[What you have to do]
Extract each line of the records below that contains the word "feet" and copy it out in full.

═════ Input ═════

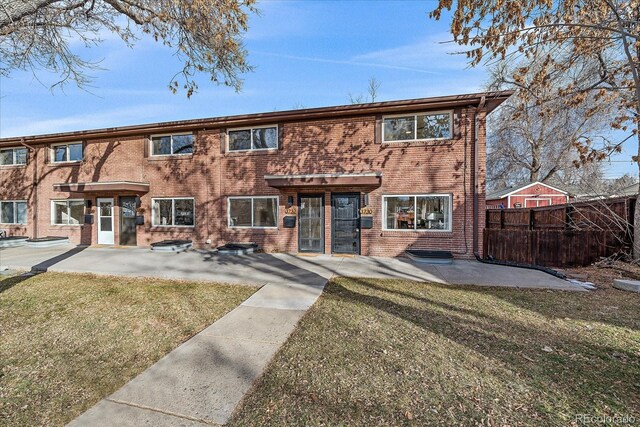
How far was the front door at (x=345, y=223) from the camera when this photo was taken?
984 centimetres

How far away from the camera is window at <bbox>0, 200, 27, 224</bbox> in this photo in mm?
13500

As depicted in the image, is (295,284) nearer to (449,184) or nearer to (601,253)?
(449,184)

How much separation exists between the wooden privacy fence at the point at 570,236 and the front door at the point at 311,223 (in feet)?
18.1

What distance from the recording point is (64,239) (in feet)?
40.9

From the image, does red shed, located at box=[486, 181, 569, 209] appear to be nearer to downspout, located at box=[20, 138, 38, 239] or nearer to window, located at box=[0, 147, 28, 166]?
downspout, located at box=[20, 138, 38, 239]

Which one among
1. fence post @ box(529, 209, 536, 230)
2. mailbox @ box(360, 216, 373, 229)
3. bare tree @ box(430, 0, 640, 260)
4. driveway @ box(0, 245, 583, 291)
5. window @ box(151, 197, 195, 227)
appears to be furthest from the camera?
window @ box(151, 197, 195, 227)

═════
═════ Input ═════

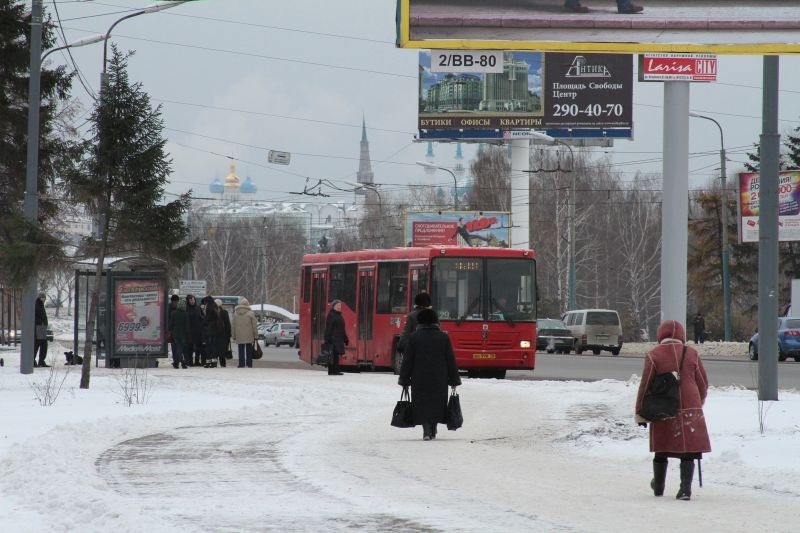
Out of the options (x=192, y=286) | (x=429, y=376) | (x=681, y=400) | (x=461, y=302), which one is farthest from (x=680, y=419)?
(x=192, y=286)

═════

[Result of the task]
How much separation exists between the wooden privacy fence at the point at 570,236 and the front door at the point at 311,223 (in feet)?
What distance from the recording point is (64,239) (in feet)?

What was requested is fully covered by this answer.